About Us

The Warwick Potter’s Association Inc. was formed in 1973 by a group of likeminded folk interested in pottery came together to learn, conduct workshops and look to the future of pottery on the Southern Downs.

History

 

The Warwick Pottery Association Inc. Potters’ Place Gallery and work studio located in Barnes Park 63 Horsman Road Warwick. Regular pottery classes for advanced and beginner potters are offered in all facets of pottery including hand building and wheel work. Members meet weekly and firing of pottery in the kilns is coordinated by an experienced member. New members are mentored by experienced and trained members to introduce them to the various sections of pottery. Visiting tutors are invited throughout the year to conduct workshops in different aspects of pottery. Our own experienced and talented members offer lessons and workshops at the Potters’ Club house.

 

 

History

School building and homes were the first meeting places for the fledgling group in Warwick. The first known tutor was Mr. Charles Ashley (1869 - 1929) teaching freehand, perspective and geometrical drawing, design and painting as well as wood carving, pottery and china painting.

Mr. Berry arrived as a teacher in Warwick and worked mainly with white earthenware clay, using under glaze colours, similar to the old English Doulton type ware. In 1973 his wife Dianne introduced several Warwick ladies to the pottery wheel and to stoneware ring techniques. These ladies were to go on to establish the Warwick Potters Association. Mrs Betty Prendergast was the first Warwick Potters President, with Mrs Betty Collins and Mrs Helen Madsen, all at one time or another were on the executive committee helping form the foundations of the vibrant club we see today.

1986 saw the change that was to make the Potters Place what it is now. The then Warwick Council called tenders to remove a timber dwelling from Barnes Park and it was the foresight of Helen Madsen that saw the Potters approach the Council with a suggestion that the Club lease these premises and restore the house and by September an agreement with the Council was entered into. The many back and forth meetings, the legal jargon - but it happened. Following many hours of hard work, plenty of understanding by harassed husbands and children saw the old derelict building formally the Warwick Water Inspectors home transformed into the Potters Place with gallery, workspace and kiln shed. It became the hub for pottery in Warwick and was officially opened on 29th February, 1992 Visiting tutors over the years have been Merv Fenney, Dianne Peach, Yvonne Bowmann, Ted Secombe, Kevin Preston, Bettie Crombie, Ivan England, Lindsay Muir, Ian Currie, Kate French, Helen Charles, Janna Pameijer, Bill Powell to name only a few who have inspired and helped develop our skills.

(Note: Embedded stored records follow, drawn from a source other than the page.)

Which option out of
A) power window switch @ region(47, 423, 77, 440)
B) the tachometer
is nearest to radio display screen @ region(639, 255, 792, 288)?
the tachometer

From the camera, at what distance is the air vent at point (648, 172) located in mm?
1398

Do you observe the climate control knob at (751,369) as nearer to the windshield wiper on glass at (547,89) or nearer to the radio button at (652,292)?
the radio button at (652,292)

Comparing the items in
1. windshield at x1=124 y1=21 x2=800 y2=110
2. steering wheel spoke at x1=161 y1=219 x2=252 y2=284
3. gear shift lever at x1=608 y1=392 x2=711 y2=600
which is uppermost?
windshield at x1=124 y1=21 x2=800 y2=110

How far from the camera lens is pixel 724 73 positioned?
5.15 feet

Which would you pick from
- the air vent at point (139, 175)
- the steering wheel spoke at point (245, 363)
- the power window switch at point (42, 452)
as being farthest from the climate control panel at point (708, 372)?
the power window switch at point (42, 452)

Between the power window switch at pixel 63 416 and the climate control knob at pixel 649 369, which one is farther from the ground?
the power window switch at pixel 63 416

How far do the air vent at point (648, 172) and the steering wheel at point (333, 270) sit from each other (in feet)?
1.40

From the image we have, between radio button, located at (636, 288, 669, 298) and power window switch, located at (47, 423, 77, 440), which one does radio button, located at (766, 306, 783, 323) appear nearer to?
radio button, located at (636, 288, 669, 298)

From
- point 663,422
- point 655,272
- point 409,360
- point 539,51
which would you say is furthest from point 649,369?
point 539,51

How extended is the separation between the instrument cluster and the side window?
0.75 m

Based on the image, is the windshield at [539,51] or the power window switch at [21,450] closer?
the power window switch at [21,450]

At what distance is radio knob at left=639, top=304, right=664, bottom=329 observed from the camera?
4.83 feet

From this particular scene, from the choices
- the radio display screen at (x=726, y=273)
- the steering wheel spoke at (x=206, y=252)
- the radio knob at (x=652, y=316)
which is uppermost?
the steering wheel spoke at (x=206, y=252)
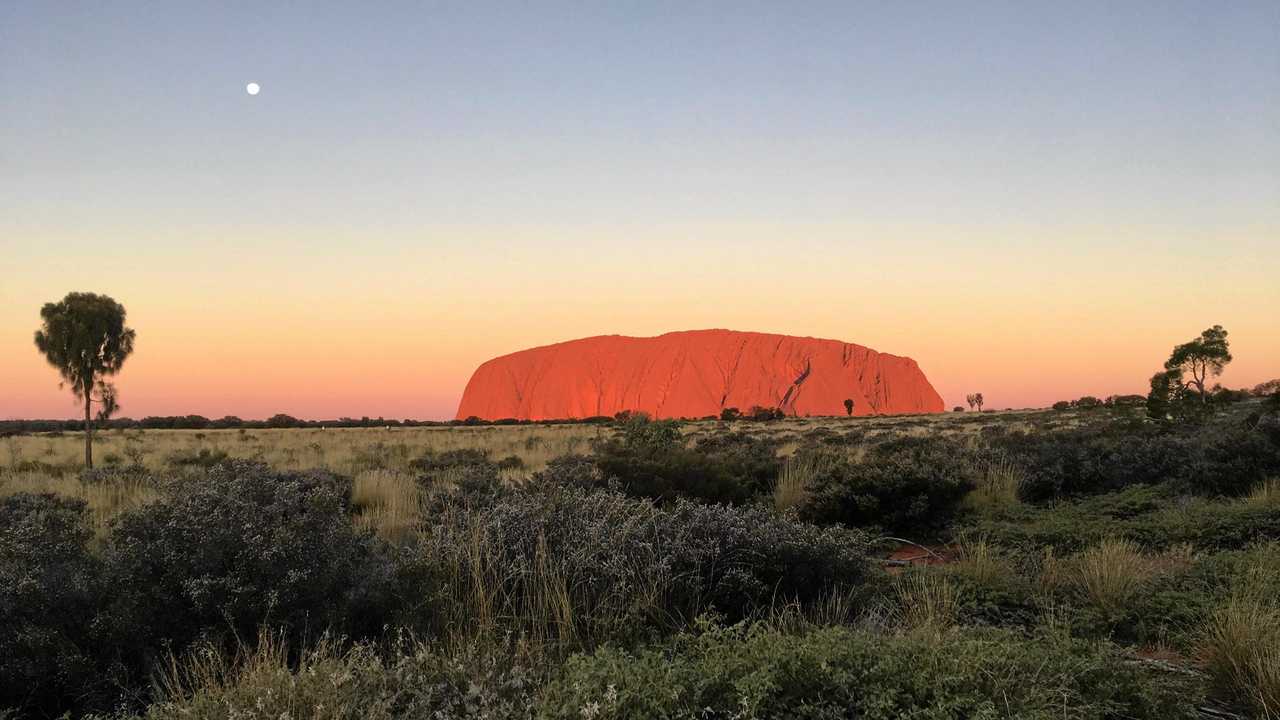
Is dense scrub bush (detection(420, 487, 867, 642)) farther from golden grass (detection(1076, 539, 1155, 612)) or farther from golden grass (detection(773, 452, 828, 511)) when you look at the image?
golden grass (detection(773, 452, 828, 511))

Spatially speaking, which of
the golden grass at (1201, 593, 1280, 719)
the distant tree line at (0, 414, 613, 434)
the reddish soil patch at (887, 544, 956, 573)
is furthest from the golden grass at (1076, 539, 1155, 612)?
the distant tree line at (0, 414, 613, 434)

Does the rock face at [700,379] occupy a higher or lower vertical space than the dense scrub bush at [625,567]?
higher

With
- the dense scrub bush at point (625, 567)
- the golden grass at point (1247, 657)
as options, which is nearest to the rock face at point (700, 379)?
the dense scrub bush at point (625, 567)

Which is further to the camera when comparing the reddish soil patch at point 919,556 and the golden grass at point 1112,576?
the reddish soil patch at point 919,556

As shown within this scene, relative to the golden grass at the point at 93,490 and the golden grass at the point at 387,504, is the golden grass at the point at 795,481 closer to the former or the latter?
the golden grass at the point at 387,504

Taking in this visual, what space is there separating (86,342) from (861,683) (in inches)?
962

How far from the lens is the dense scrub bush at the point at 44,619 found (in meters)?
4.43

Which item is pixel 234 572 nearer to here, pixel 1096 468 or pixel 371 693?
pixel 371 693

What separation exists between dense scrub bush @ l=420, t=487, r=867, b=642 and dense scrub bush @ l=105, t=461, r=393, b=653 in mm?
641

Craft Markets: 1978 saw the first Warwick Potters’ Warwick Rodeo Country Craft Market coordinated by Helen Madsen. The Potters also organise Jumpers and Jazz Picnic in the Park and the Easter Extravaganza Fair in Leslie Park These continue to support the club financially and in turn the Potters support the community and offer opportunities to local not for profit groups, to fundraise and give local and visiting cottage craft and chance to sell and showcase their craft.

Events and Exhibitions:

Warwick Agricultural Show pottery display and competition showcasing all our members work.

Jumpers and Jazz Hot Pot Soup Night is a feature of the 10 days during the Jumpers and Jazz Festival. We hold a themed clay exhibition, sell handmade pottery bowls with complimentary soup made by members to a backdrop of night stars, Jazz music and roaring pit fire.

Combined Group Christmas Shop and Party celebrates our year of pottery.